In the study of the damage and repair of neurons by RAs in the stroke, we found that many processes are associated with the promotion and reconstruction of neurons by astrocytes during nervous system development. Many related genes are reactivated, transcribed, and expressed by injury factors. Compared to the growth process, the intense stimulation of stroke disrupts the regulatory balance. However, which factors are involved in the reactivation process and the underlying mechanisms still need to be further explored and discovered by future researchers. This not only helps us to further understand the supporting mechanism of astrocytes for neurons but also helps us to find ways to reconstruct the balance of astrocyte regulation after the stroke.

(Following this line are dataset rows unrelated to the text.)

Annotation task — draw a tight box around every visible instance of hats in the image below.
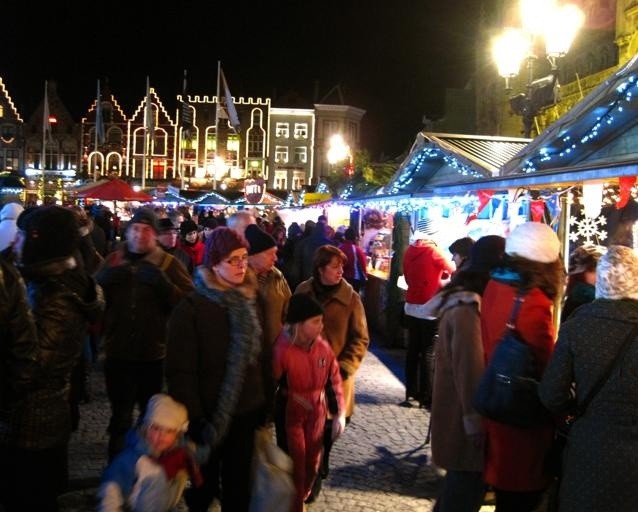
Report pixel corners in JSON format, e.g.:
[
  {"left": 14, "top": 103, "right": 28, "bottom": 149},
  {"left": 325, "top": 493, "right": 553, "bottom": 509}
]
[
  {"left": 202, "top": 228, "right": 249, "bottom": 268},
  {"left": 595, "top": 247, "right": 637, "bottom": 301},
  {"left": 286, "top": 295, "right": 323, "bottom": 322},
  {"left": 568, "top": 244, "right": 607, "bottom": 276},
  {"left": 244, "top": 224, "right": 277, "bottom": 255},
  {"left": 505, "top": 222, "right": 560, "bottom": 263},
  {"left": 17, "top": 206, "right": 81, "bottom": 255},
  {"left": 158, "top": 218, "right": 180, "bottom": 233},
  {"left": 127, "top": 208, "right": 160, "bottom": 234},
  {"left": 143, "top": 395, "right": 187, "bottom": 433},
  {"left": 180, "top": 220, "right": 198, "bottom": 238},
  {"left": 416, "top": 217, "right": 437, "bottom": 234}
]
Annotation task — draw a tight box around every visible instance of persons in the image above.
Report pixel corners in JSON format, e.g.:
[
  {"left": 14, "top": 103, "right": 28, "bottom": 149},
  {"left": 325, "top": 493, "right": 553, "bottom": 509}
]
[
  {"left": 154, "top": 206, "right": 259, "bottom": 267},
  {"left": 450, "top": 237, "right": 475, "bottom": 269},
  {"left": 92, "top": 208, "right": 197, "bottom": 462},
  {"left": 538, "top": 245, "right": 638, "bottom": 512},
  {"left": 294, "top": 245, "right": 369, "bottom": 497},
  {"left": 430, "top": 234, "right": 505, "bottom": 512},
  {"left": 402, "top": 218, "right": 455, "bottom": 410},
  {"left": 256, "top": 212, "right": 285, "bottom": 270},
  {"left": 481, "top": 222, "right": 567, "bottom": 511},
  {"left": 99, "top": 393, "right": 223, "bottom": 512},
  {"left": 280, "top": 215, "right": 369, "bottom": 293},
  {"left": 67, "top": 204, "right": 121, "bottom": 272},
  {"left": 0, "top": 204, "right": 111, "bottom": 512},
  {"left": 274, "top": 294, "right": 345, "bottom": 512},
  {"left": 244, "top": 225, "right": 292, "bottom": 340},
  {"left": 1, "top": 203, "right": 25, "bottom": 265},
  {"left": 170, "top": 227, "right": 275, "bottom": 512},
  {"left": 561, "top": 244, "right": 608, "bottom": 323}
]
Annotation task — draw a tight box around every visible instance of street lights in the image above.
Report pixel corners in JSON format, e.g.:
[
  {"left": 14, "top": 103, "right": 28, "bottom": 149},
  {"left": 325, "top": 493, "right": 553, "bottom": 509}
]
[{"left": 488, "top": 0, "right": 587, "bottom": 137}]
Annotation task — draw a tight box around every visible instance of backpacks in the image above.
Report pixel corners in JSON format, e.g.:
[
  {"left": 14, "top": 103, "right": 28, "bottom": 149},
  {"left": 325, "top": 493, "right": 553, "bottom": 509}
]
[{"left": 96, "top": 261, "right": 172, "bottom": 340}]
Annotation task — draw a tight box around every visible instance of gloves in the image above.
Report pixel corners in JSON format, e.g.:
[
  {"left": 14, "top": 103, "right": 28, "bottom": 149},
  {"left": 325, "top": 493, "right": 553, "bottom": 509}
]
[
  {"left": 96, "top": 263, "right": 133, "bottom": 288},
  {"left": 137, "top": 266, "right": 173, "bottom": 296}
]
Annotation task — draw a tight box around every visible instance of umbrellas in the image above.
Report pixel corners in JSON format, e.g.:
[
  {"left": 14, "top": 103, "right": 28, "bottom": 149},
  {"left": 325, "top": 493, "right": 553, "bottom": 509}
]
[{"left": 65, "top": 171, "right": 158, "bottom": 237}]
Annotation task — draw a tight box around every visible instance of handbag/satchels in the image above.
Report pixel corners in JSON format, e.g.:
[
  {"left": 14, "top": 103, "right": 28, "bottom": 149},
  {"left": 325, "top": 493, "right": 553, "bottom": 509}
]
[{"left": 474, "top": 292, "right": 554, "bottom": 427}]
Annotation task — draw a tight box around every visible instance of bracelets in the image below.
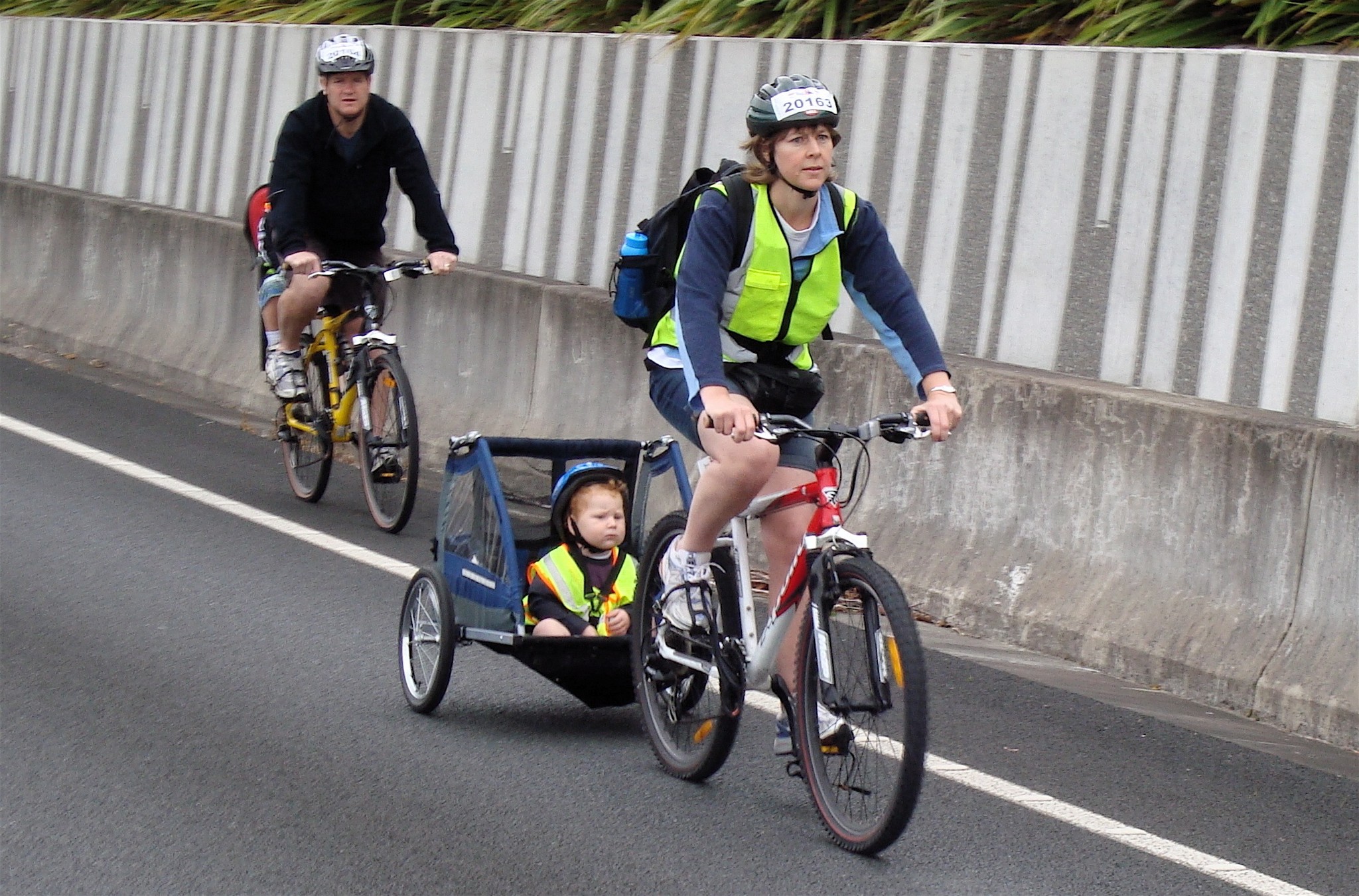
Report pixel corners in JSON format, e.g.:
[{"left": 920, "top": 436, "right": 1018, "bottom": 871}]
[{"left": 925, "top": 385, "right": 957, "bottom": 396}]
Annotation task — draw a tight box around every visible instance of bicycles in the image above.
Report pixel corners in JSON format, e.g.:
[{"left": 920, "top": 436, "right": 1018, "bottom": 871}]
[
  {"left": 629, "top": 416, "right": 931, "bottom": 855},
  {"left": 271, "top": 261, "right": 433, "bottom": 535}
]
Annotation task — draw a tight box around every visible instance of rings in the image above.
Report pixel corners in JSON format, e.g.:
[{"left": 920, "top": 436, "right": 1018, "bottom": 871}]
[{"left": 444, "top": 264, "right": 452, "bottom": 267}]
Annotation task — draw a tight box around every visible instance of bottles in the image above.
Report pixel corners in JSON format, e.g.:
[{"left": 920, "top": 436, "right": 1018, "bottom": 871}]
[{"left": 613, "top": 230, "right": 648, "bottom": 319}]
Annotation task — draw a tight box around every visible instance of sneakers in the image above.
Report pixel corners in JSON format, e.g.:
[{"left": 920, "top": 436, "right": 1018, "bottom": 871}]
[
  {"left": 264, "top": 343, "right": 281, "bottom": 386},
  {"left": 773, "top": 699, "right": 854, "bottom": 755},
  {"left": 367, "top": 443, "right": 400, "bottom": 472},
  {"left": 272, "top": 348, "right": 308, "bottom": 398},
  {"left": 659, "top": 533, "right": 726, "bottom": 630}
]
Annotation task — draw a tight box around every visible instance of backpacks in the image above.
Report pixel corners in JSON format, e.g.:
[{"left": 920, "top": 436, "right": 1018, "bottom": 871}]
[{"left": 609, "top": 158, "right": 845, "bottom": 340}]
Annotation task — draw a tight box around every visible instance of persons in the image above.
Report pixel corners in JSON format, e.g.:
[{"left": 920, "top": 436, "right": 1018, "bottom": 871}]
[
  {"left": 257, "top": 34, "right": 459, "bottom": 483},
  {"left": 608, "top": 72, "right": 965, "bottom": 756},
  {"left": 522, "top": 461, "right": 640, "bottom": 637}
]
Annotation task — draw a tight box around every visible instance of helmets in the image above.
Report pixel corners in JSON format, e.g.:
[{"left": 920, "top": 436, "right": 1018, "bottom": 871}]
[
  {"left": 549, "top": 462, "right": 626, "bottom": 542},
  {"left": 315, "top": 35, "right": 375, "bottom": 76},
  {"left": 746, "top": 73, "right": 840, "bottom": 133}
]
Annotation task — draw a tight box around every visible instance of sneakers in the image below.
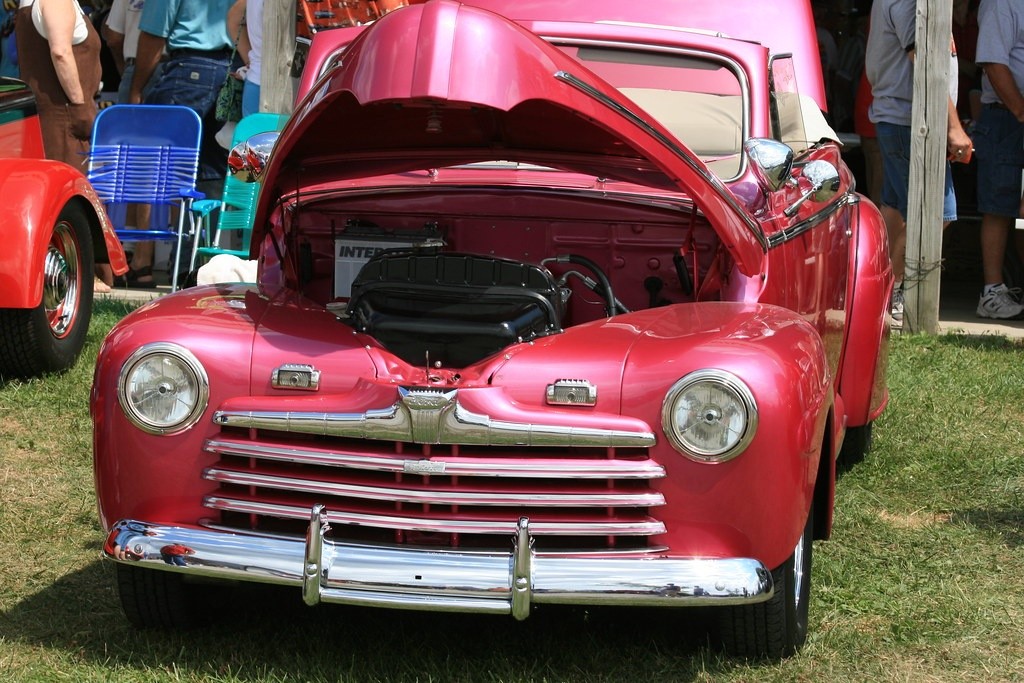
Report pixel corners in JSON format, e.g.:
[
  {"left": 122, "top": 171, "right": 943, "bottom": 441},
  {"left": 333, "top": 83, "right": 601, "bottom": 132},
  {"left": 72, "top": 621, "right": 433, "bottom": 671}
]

Advances in Tools for Astrocyte Analysis

Over the past few years, several complementary techniques and tools have encouraged progress in exploring astrocytes’ molecular mechanisms, signaling pathways, and functional patterns (Yu et al., 2020). First of all, in combination with a specific mouse lineage and anti-astrocyte specific antibodies, astrocytes can be specifically isolated and purified by FACS, immunostaining, and activated magnetic cell sorting to improve the accuracy and efficiency of single-cell transcription sequencing (Orre et al., 2014; Holt and Olsen, 2016; Zhang et al., 2016; Holt et al., 2019). Secondly, the latest technology has enabled direct analysis of mRNA transcribed in specific populations of cells in the brain without isolating cells. A technique called translational ribosomal affinity purification (TRAP) is the gene-targeted expression of EGFP-labeled ribosomal protein L10a, which can be obtained using EGFP-specific antibodies, enabling sequencing of associated ribosomal mRNA (Doyle et al., 2008). RiboTag is a related method (Sanz et al., 2009). Currently, RiboTag can be deployed in astrocyte around the lesion by astrocyte-specific RiboTag AAV vector to analyze the changes in astrocyte transcription levels after the onset of disease (Yu et al., 2018; Nagai et al., 2019). Finally, the latest visualization techniques can provide a more intuitive view of astrocyte ultrastructure. Super-resolution microscopy, combined with mathematical reconstruction to improve spatial resolution below the refractive index limit of the optical microscope, is capable of imaging the tiny projections of astrocytes and certain synaptic proteins within them. This approach is able to visualize astrocyte structure at tens of nanometers, which has excellent potential for observing astrocyte synaptic changes after stroke (Heller et al., 2020). The application of new technologies and tools in the CNS promises to research and raises further scientific questions to improve researchers’ understanding of astrocyte function after stroke.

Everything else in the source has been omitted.